▶ [List of tasks]:
A) Using the passage below on shaming people over their carbon footprints, say whether each statement agrees with it: (i) Rand and Nowak propose publicizing people's carbon footprints; (ii) both authors are professors at Harvard; (iii) the CDC report shows smoking rates fell by more than 5 percent in five years. Answer yes or no for each, and quote the deciding words of the passage.
B) Output the part of the passage below on shaming people over their carbon footprints, starting at "While they have" and ending at "last five years.".

▶ [Passage shown]:
== Segment start ==

This is the same principle a new article in the New Scientist called "How reputation could save the Earth" suggests we apply to our environmental problem. Let's shame people into embracing greener habits, write David Rand and Martin Nowak, by publicizing their carbon footprints.

"Cars could be forced to display large stickers indicating average distance traveled, with inefficient cars labeled similarly to cigarettes," they write. The cars' bumper stickers, they suggest, could say something like "Environmentalist's warning: this car is highly inefficient. Its emissions contribute to climate change and cause lung cancer and other diseases." Another of their brilliant ideas? Energy companies could publicize people's energy usage in searchable databases, so we could all condemn each other for being too gluttonous about our heat and lighting.

While they have the sense to admit that "laws of this kind raise possible privacy issues," the fascist tinge of their solution to our environmental crisis leaves the reader with one solid insight: this is why they don't let mathematical biologists make policy. One of the authors is a postdoctoral fellow in the subject at Harvard and the other is a professor of mathematics and biology, also at Harvard.

Not only would the society they envision be hell to live in, it might not even work. If they had done their homework they would have seen that a new report from the CDC reveals that all that social pressure hasn't driven smoking rates down more than 0.5 percent in the last five years.

== Segment end ==

▶ [Data to examine]:
== Segment start ==

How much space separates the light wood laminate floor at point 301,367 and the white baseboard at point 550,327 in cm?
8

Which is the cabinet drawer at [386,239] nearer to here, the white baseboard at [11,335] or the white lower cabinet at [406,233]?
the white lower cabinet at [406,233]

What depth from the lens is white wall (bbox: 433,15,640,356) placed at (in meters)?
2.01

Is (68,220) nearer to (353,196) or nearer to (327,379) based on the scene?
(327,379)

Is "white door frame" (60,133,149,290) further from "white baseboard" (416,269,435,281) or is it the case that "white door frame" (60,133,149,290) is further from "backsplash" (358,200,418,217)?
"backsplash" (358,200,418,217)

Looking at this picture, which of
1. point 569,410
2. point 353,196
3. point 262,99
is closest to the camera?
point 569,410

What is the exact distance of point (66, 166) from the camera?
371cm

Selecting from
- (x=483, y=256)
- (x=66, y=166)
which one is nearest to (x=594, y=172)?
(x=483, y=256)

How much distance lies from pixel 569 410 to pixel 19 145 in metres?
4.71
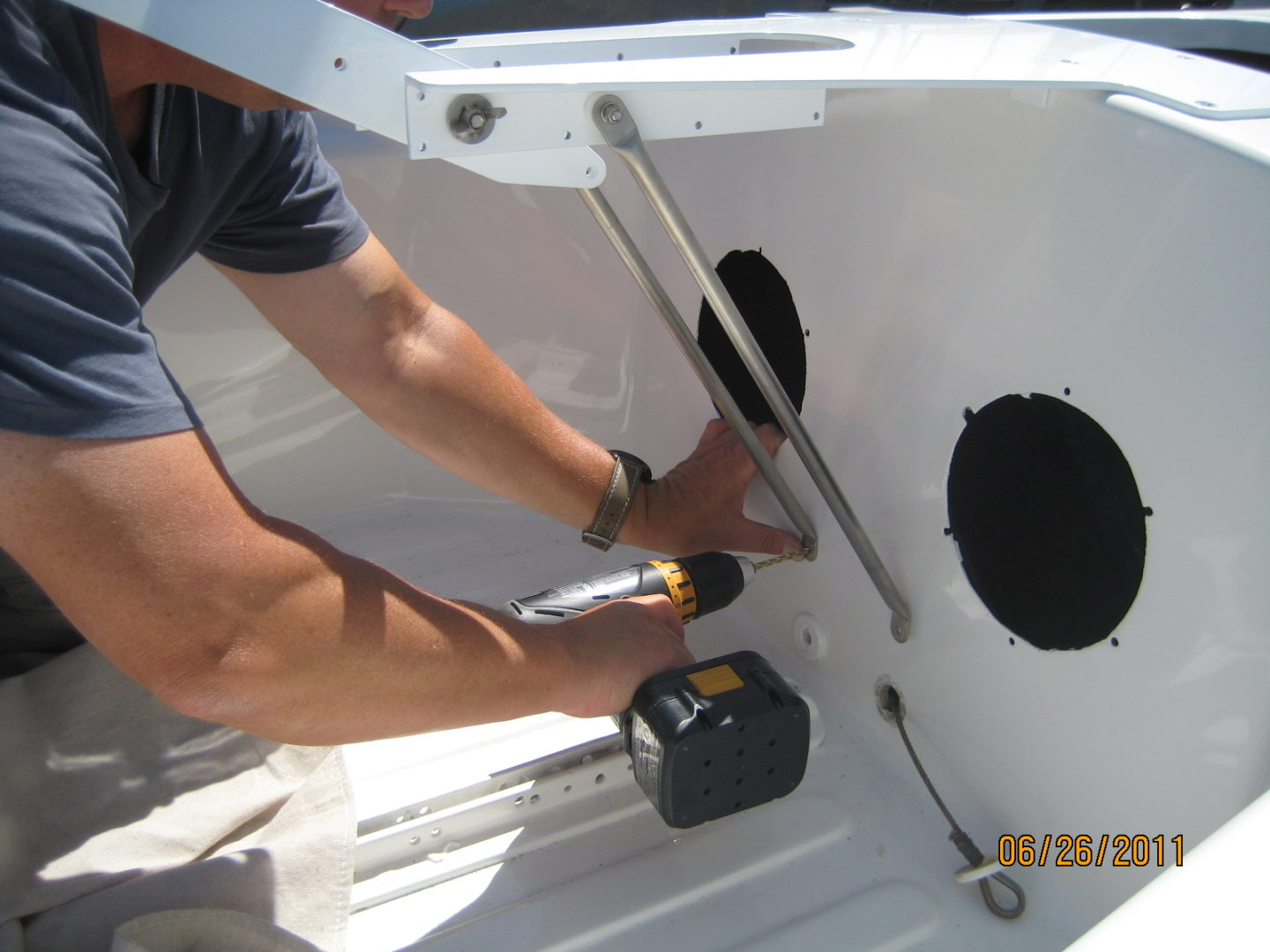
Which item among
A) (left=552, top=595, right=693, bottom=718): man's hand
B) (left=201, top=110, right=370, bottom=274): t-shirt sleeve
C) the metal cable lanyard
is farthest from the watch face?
the metal cable lanyard

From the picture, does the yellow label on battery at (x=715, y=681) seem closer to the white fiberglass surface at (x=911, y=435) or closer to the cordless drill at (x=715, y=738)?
the cordless drill at (x=715, y=738)

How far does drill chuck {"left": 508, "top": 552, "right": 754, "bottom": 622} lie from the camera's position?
108 centimetres

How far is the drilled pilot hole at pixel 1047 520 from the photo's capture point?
773 mm

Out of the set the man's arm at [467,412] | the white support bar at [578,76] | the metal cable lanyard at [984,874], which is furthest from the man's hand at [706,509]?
the white support bar at [578,76]

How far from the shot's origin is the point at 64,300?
55cm

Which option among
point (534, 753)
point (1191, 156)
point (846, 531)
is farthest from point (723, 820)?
point (1191, 156)

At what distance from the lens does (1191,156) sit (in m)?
0.67

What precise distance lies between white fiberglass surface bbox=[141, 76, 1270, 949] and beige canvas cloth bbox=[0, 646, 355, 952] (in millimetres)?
125

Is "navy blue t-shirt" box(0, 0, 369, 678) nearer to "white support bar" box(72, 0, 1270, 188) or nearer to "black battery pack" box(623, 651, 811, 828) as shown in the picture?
"white support bar" box(72, 0, 1270, 188)

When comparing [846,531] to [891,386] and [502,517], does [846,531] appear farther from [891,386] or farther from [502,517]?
[502,517]

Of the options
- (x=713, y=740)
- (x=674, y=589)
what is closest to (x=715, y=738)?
(x=713, y=740)

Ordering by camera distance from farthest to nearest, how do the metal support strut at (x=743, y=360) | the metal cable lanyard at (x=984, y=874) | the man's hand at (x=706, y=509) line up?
the man's hand at (x=706, y=509), the metal cable lanyard at (x=984, y=874), the metal support strut at (x=743, y=360)

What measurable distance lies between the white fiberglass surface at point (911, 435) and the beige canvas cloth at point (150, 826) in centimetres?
13

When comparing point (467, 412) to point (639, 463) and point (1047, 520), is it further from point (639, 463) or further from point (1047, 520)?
point (1047, 520)
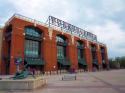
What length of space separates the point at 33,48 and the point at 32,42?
5.61 feet

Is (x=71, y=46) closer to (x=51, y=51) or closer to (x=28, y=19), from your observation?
(x=51, y=51)

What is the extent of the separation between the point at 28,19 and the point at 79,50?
1101 inches

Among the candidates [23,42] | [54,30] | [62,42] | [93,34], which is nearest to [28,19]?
[23,42]

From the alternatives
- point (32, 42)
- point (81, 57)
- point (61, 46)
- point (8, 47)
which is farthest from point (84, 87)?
point (81, 57)

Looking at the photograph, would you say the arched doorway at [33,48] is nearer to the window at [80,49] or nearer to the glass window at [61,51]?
the glass window at [61,51]

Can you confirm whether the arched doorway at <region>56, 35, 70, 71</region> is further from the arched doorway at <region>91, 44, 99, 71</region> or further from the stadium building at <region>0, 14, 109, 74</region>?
the arched doorway at <region>91, 44, 99, 71</region>

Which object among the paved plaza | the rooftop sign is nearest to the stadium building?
the rooftop sign

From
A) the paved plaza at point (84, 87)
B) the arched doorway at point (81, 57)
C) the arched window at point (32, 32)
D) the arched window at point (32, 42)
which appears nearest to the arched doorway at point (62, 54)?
the arched doorway at point (81, 57)

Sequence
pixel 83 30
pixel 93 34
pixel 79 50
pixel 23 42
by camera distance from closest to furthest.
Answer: pixel 23 42 → pixel 79 50 → pixel 83 30 → pixel 93 34

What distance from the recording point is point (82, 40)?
70812 millimetres

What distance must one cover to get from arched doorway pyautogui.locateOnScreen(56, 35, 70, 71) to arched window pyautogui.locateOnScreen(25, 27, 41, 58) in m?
7.91

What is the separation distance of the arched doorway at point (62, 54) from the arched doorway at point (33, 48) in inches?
301

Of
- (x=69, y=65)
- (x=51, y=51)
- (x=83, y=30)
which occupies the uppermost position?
(x=83, y=30)

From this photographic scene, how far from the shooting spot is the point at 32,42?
50.8 meters
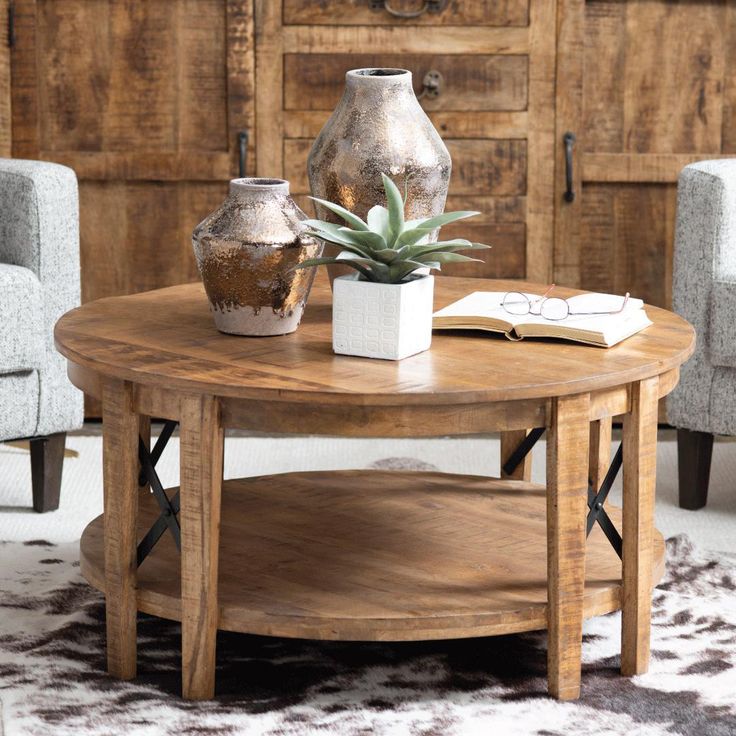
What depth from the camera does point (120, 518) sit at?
1.87 m

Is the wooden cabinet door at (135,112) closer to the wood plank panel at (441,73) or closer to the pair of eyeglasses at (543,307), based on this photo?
the wood plank panel at (441,73)

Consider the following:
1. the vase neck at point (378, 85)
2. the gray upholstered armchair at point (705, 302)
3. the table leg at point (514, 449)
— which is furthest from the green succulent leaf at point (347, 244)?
the gray upholstered armchair at point (705, 302)

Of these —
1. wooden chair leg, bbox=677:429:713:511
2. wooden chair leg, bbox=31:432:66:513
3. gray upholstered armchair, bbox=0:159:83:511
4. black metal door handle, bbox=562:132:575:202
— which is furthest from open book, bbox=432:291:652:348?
black metal door handle, bbox=562:132:575:202

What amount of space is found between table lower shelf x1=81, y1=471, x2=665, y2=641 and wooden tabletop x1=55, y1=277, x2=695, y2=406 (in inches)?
12.1

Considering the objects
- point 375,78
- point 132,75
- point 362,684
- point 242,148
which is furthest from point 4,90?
point 362,684

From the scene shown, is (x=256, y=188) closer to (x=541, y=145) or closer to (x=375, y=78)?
(x=375, y=78)

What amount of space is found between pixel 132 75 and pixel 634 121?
121 centimetres

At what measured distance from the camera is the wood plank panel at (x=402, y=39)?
3260 mm

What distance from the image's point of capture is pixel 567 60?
10.8ft

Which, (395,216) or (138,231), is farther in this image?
(138,231)

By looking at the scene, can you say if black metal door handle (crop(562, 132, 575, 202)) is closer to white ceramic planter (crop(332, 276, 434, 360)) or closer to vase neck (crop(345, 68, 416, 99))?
vase neck (crop(345, 68, 416, 99))

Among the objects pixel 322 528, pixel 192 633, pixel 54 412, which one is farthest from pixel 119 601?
pixel 54 412

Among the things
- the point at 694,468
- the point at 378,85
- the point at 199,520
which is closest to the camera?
the point at 199,520

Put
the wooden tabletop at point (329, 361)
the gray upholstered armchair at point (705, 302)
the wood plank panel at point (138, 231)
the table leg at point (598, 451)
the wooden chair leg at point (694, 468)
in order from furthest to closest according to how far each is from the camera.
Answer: the wood plank panel at point (138, 231)
the wooden chair leg at point (694, 468)
the gray upholstered armchair at point (705, 302)
the table leg at point (598, 451)
the wooden tabletop at point (329, 361)
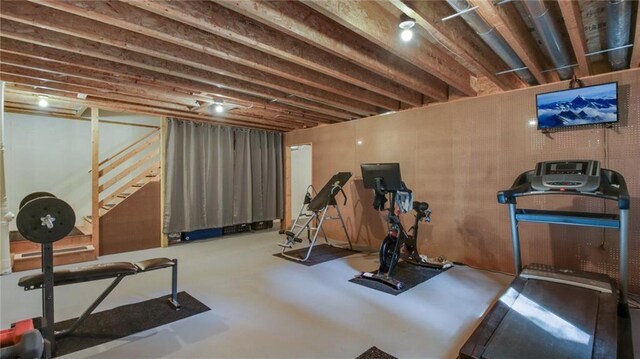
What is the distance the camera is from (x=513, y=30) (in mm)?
2598

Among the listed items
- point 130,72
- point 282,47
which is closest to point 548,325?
point 282,47

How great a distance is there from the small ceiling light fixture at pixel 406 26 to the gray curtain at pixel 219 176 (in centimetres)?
507

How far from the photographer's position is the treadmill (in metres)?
2.08

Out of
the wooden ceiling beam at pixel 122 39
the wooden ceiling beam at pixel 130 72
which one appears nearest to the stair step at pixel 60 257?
the wooden ceiling beam at pixel 130 72

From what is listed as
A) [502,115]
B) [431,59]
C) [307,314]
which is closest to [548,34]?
[431,59]

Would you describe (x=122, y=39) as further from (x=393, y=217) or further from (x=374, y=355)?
(x=393, y=217)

== Segment end ==

▶ [Expected responses]:
A)
(i) Yes: "Let's shame people into embracing greener habits, write David Rand and Martin Nowak, by publicizing their carbon footprints."
(ii) No: "One of the authors is a postdoctoral fellow in the subject at Harvard"
(iii) No: "hasn't driven smoking rates down more than 0.5 percent in the last five years"

B)
While they have the sense to admit that "laws of this kind raise possible privacy issues," the fascist tinge of their solution to our environmental crisis leaves the reader with one solid insight: this is why they don't let mathematical biologists make policy. One of the authors is a postdoctoral fellow in the subject at Harvard and the other is a professor of mathematics and biology, also at Harvard.

Not only would the society they envision be hell to live in, it might not even work. If they had done their homework they would have seen that a new report from the CDC reveals that all that social pressure hasn't driven smoking rates down more than 0.5 percent in the last five years.